João Ubaldo criou os polos dos senhores (negativo) e dos pobres que vivem à deriva na ilha (positivo). Tese e antítese, se pensarmos em outros termos. A síntese possível se desenha no encontro de almas de Patrício Macário e Maria da Fé. Ele é o militar que vai contra sua classe social e defende a criação da República. Ela é a “guerrilheira”, sendo a última encanação da alminha que vaga de corpo em corpo, ao longo de séculos, desde o Caboco Capiroba. O amor deles poderia ser a utopia brasileira, mas falha ao gerar uma espécie de dialética negativa.
Nação em transe
A alminha é fonte das maiores críticas a “Viva o Povo”. Alguns enxergam um equívoco tremendo de João Ubaldo ao criar uma essência positiva que moldaria os brasileiros por séculos. Nos anos 1980, com a leitura francesa da desconstrução em voga, virou pecado mortal imaginar uma essência fixa da identidade nacional. Identidade seria coisa de conservador ou de marxista perdido no tempo. Para o novo pensamento, ser brasileiro deveria ser algo móvel, cambiante e bem distinto do que oferece a alminha — que remete, sim, ao realismo mágico da literatura latino-americana.

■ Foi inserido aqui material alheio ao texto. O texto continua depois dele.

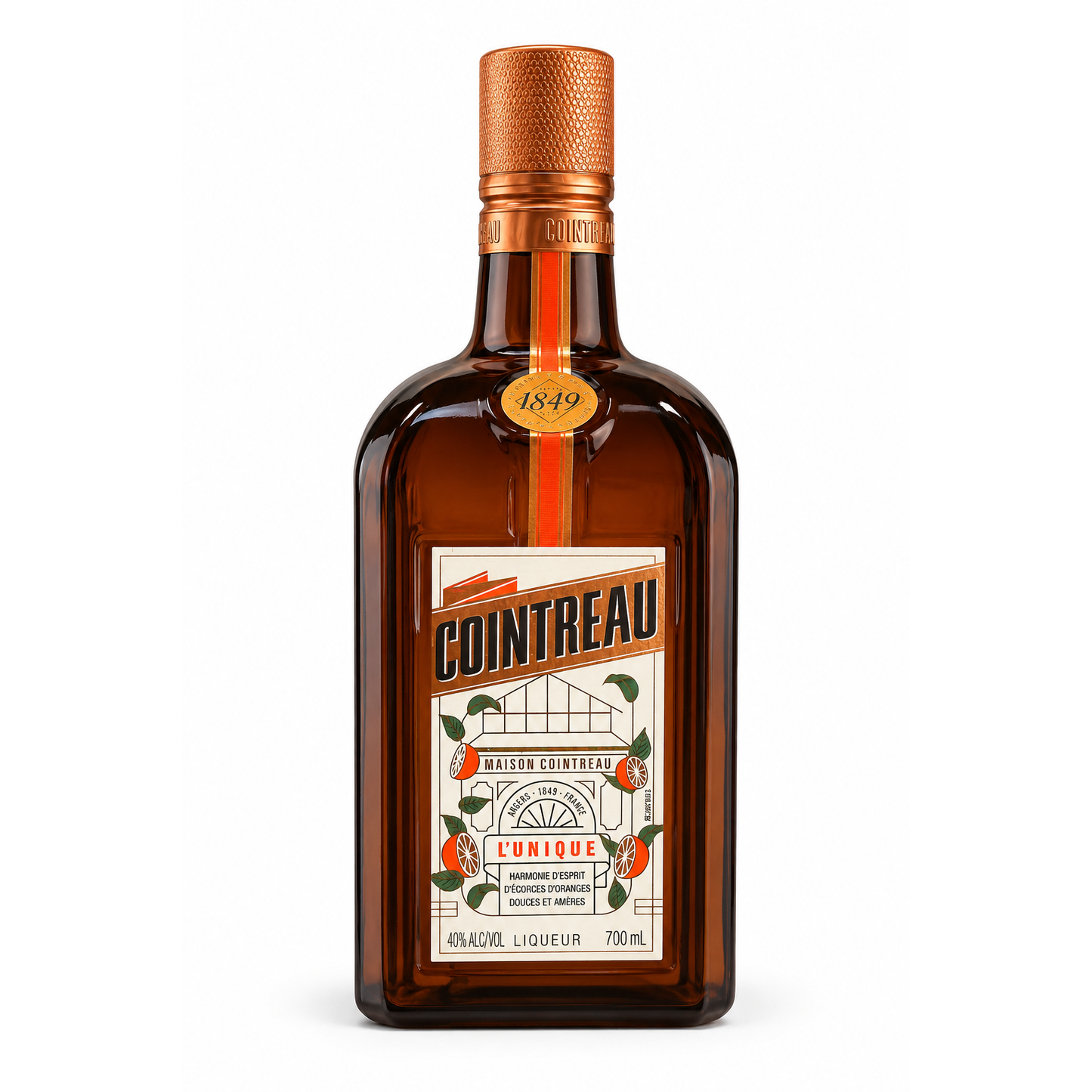 Cointreau Orange Liqueur 700ml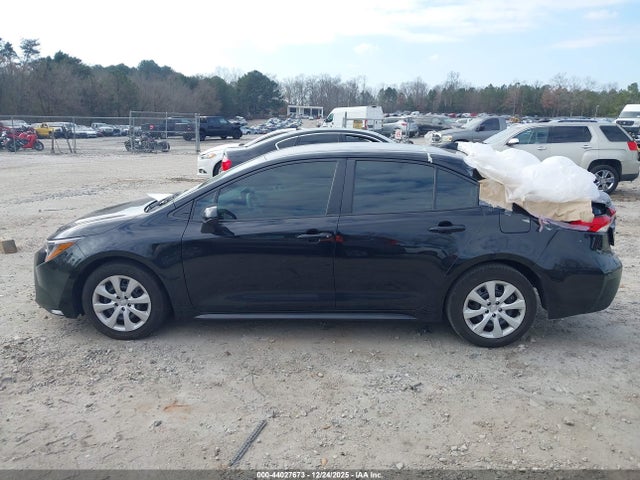 Toyota COROLLA LE 2024 5YFB4MDE3RP203607 Image 14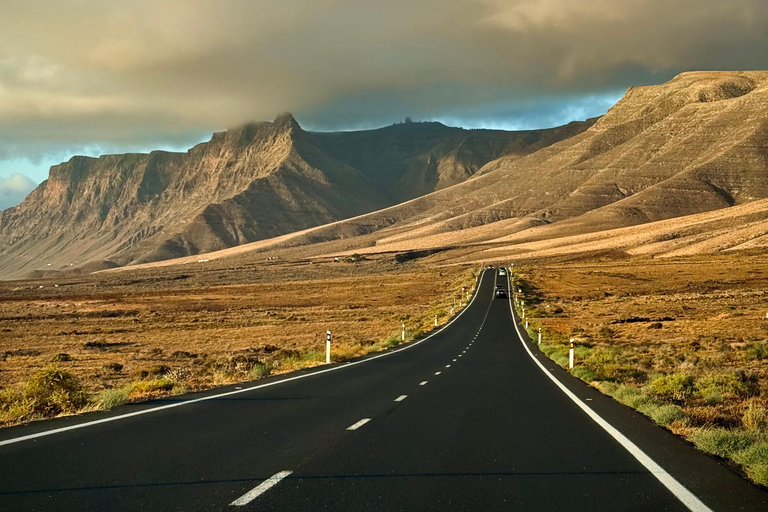 Magical Lanzarote: Northern Island Tour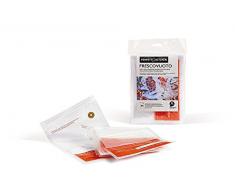 Perfect Kitchen - 29003 - Sac Sous Vide Réfrigérateur - Vacuum Fresh - Cm 20x30 - M - Lot de 6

Outro pecado de Ubaldo seria a ideia de que a consciência dos personagens de “Viva o Povo” se manifesta apenas por meio de transes. Em grande parte do livro, o conhecimento da realidade pelos personagens se manifesta em rituais de origem africana, fora de um pensamento racional e crítico vindo da Europa. Foi uma leitura negativa do romance que prevaleceu por um bom tempo e se aproxima bastante das restrições feitas pela crítica, com frequência, à obra de Jorge Amado (uma influência confessa do autor).
Mas a função do transe pode ser uma das principais vias para novas leituras de “Viva o Povo”. Tem algo ali a ser explorado, como percebeu Itamar Vieira Júnior. O par Patrício Macário/Maria da Fé é uma reescrita de Riobaldo/Diadorim, do “Grande Sertão: Veredas” (1956), de Guimarães Rosa, que explorou à exaustão os pactos e relações para além do mundo racional e consciente. Basta lembrar que o nome de Diadorim era justamente Maria Deodorina da Fé Bettencourt Marins. Ambas marias da fé são donzelas guerreiras que se vestem de roupas masculinas para ir à luta.

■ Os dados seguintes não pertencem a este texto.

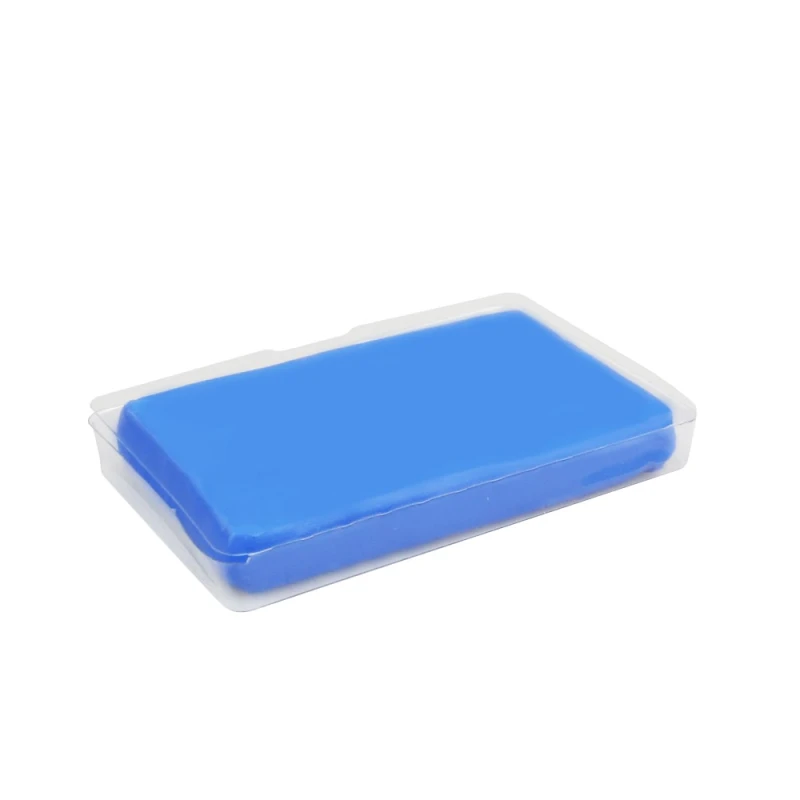 Innovate Package For The Yellow King Clay Bar
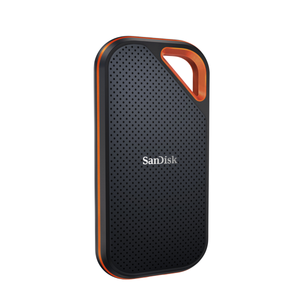 Sandisk Extreme PRO Portable SSD 1 TB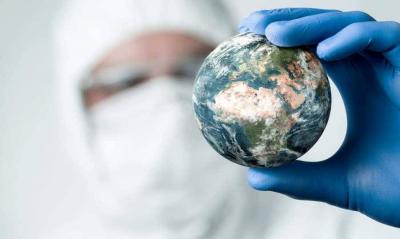 "World Health Organization": The COVID-19 Pandemic is Far from Over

O interesse por “Viva o Povo” deve crescer novamente por conta da onda de leituras pós-coloniais, decoloniais e do perspectivismo ameríndio. Há material em abundância para quem gosta de tais abordagens — o que transparece na recente versão teatral do romance. Outro aspecto produtivo é a visão da chamada “world literature” (a literatura-mundo), que mapeia as transformações da forma-romance dos europeus ao ser chegar à Ásia, à África e às Américas. Como poucos, João Ubaldo soube bem deturpar e retorcer a escrita europeia para expor o mundo do lado de cá.

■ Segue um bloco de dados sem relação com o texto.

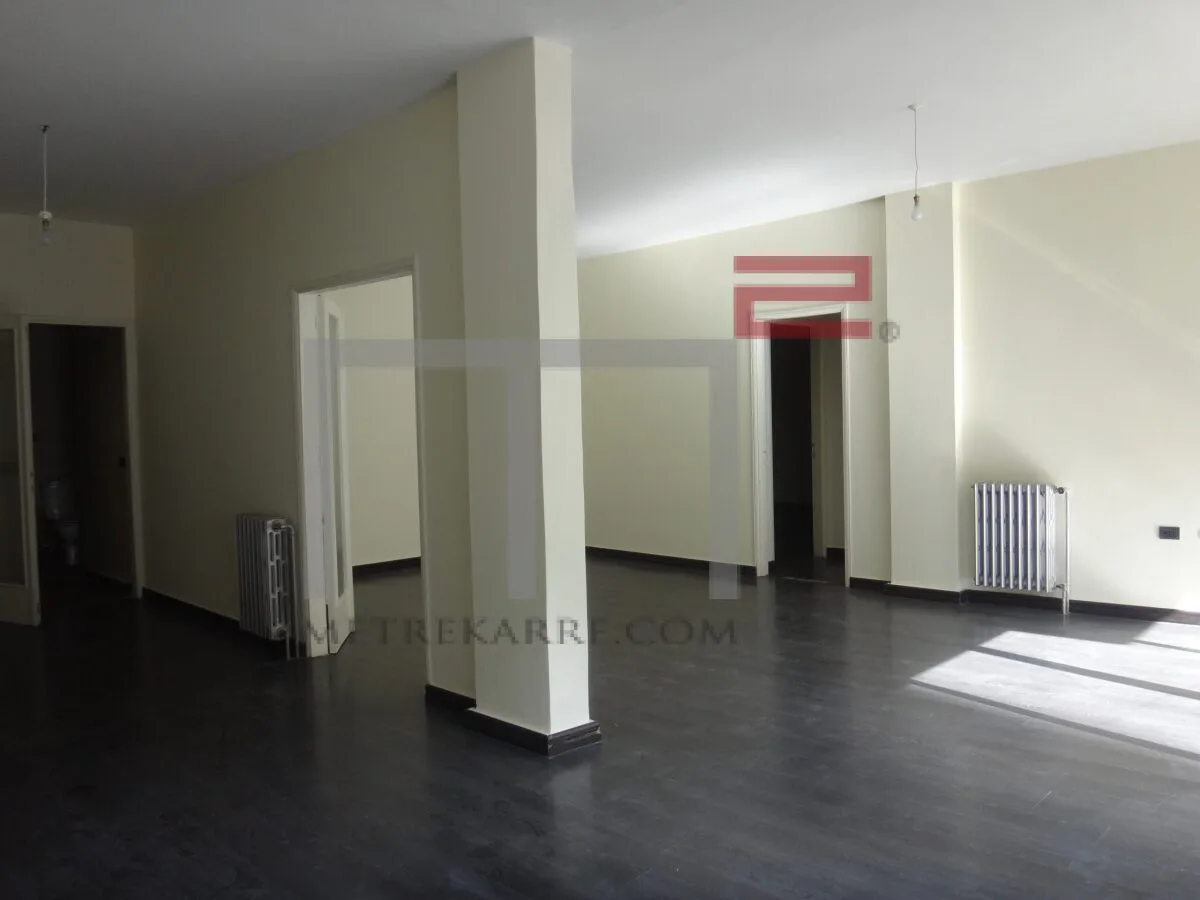 Apartment for Rent in Mar Mikhael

Tempos atrás, Perry Anderson colocou João Ubaldo na galeria de autores e autoras que escreveram um novo romance histórico na virada do século 20 para o 21. Mas, ao invés do otimismo dessa forma histórica no século 19, a produção contemporânea retrata um passado de catástrofes. Essa é mais uma razão para se ler “Viva o Povo”, sobretudo após os acontecimentos políticos dos últimos anos na sociedade brasileira. Talvez exista uma alminha de certos senhores grotescos que teima em rondar o Brasil — e não uma alminha simpática e engraçada do povo.